…Autodidakt

Der Grund dafür, dass ich so vielseitig bin, liegt einerseits an unserer Gesellschaft und Wirtschaft, andererseits daran, dass ich mich immer auf mehreren Fachgebieten zu Hause fühle. Irgendwann schrieb oder sagte jemand sinngemäß, wer sich für alles interessiere, der brächte es zu nichts. Womöglich war es ein männlicher Zeitgenosse aus dem letzten Jahrhundert, in dem die Industrialisierung Menschen zu Zahnrädern machte. Ein Mensch ist aber kein Zahnrad.
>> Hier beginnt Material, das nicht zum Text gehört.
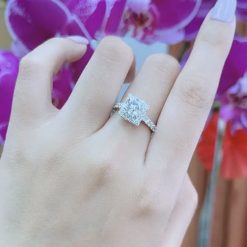z3652653323607 653dadb35652036a3362fab38b719b37 Nhẫn kim cương nữ vàng trắng 18K CH 0079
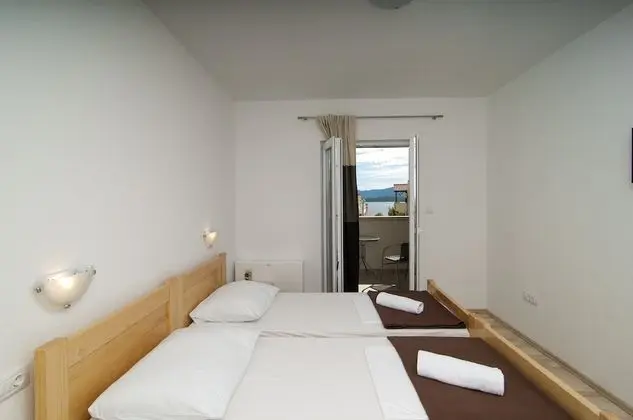 Deluxe Tek Büyük Yataklı Oda, Balkon, Deniz Manzaralı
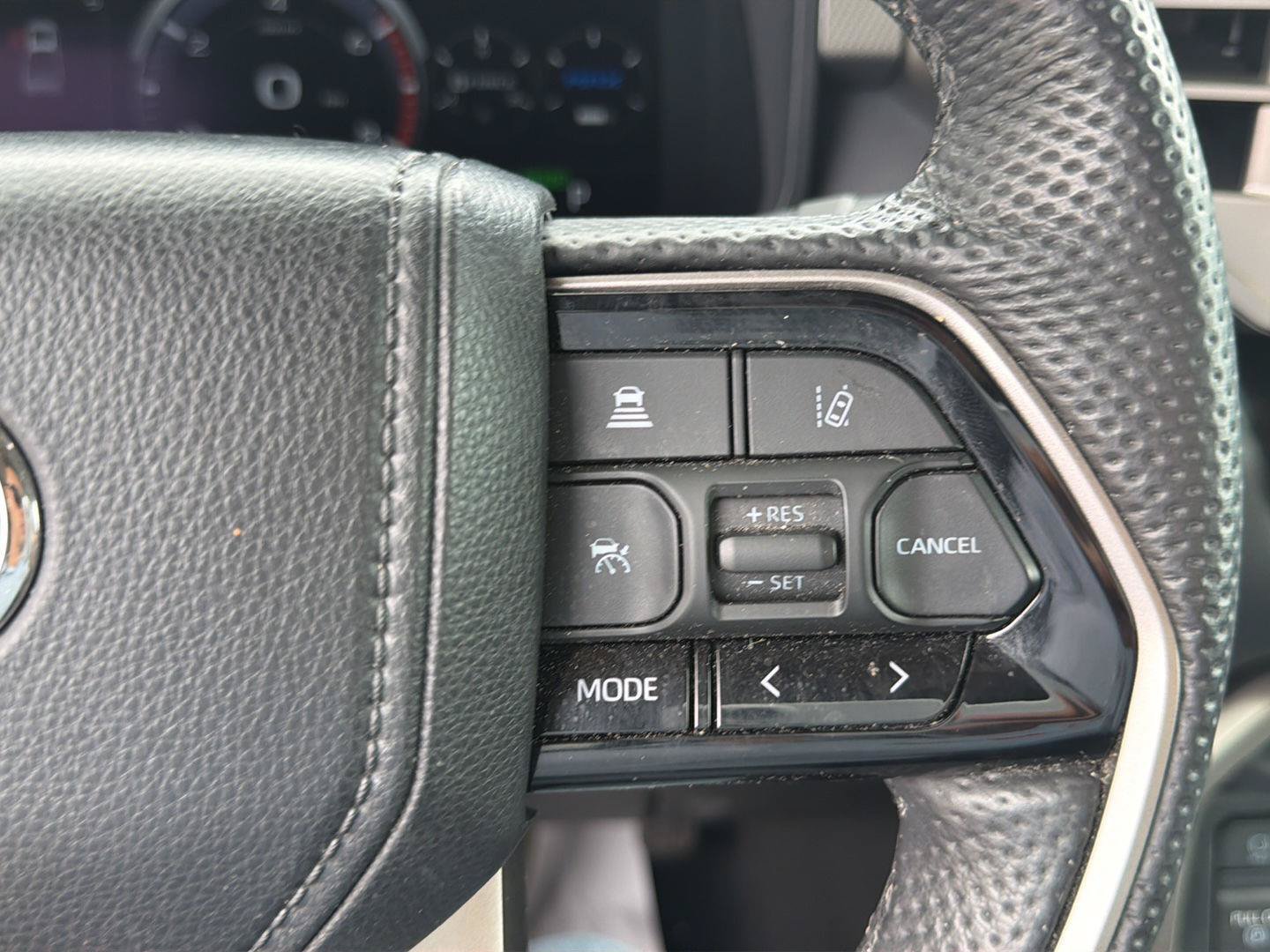 Used 2024 Toyota Tundra Limited AWD/4WD image 28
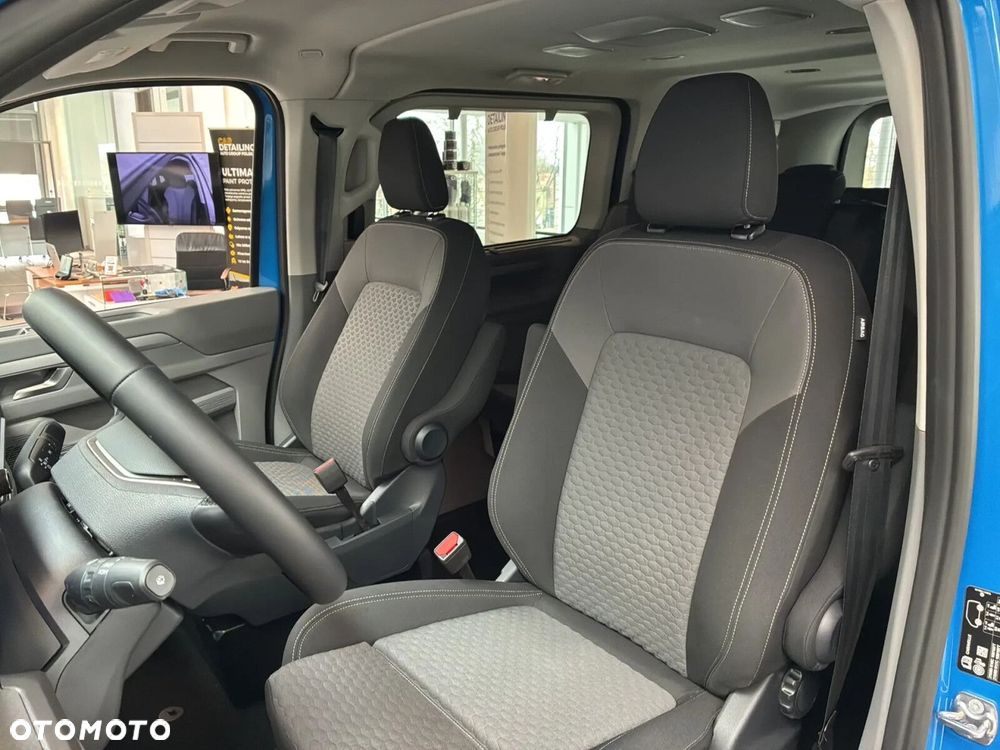 Volkswagen Caravelle - 11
Auch derjenige nicht, der am Fließband arbeitet. Was mich anbelangt, habe ich einen starken Drang danach herauszufinden, was ich alles nicht wissen kann bzw. nicht weiß. Und um das herauszufinden, muss ich viel lernen. Das tue ich mit einer präzisen Didaktik völlig Doktorvater unabhängig. Ich bekomme auch kein Geld dafür, dass ich es tue, aber etwas wesentlich Wertvolleres. Bereits jetzt habe ich durch kleine Lernerfolge so viele Dinge begriffen, dass ich die modernen Wissenschaften als mangelhaft erachte. Sie entstanden leider in einem sehr beschränkten Weltbild, nämlich das der Kausalität und trotz quantenphysikalischer Erkenntnisse und Chaostheorie scheint alles kausal geblieben zu sein. Die meisten Menschen denken kausal. Wenn X, dann Y. Leider ist die Welt nicht so einfach. Mir kam die Kausalität schon in Schule und Universität merkwürdig vor. Ich hatte das Gefühl, dass Verwaltung und Macht größere Rollen spielten als der Vorzug, etwas Hehres zu lernen. Nun denn, ich hatte mich geirrt und ich bin froh darüber, verstanden zu haben, dass keine Universität, keine Dokumente und Urkunden dazu nötig sind, sich ein Wissen anzueignen. Man braucht keine Erlaubnis, wenn man etwas lernen möchte. Was man hingegen braucht, ist Arbeit. Und für diverse Tätigkeiten muss man ebenfalls gewisse Dinge erlernen. Von daher ist es ein riesiger Vorteil Autodidakt zu sein, um sich stets seiner gesellschaftlichen Position zu vergewissern, sie abzusichern.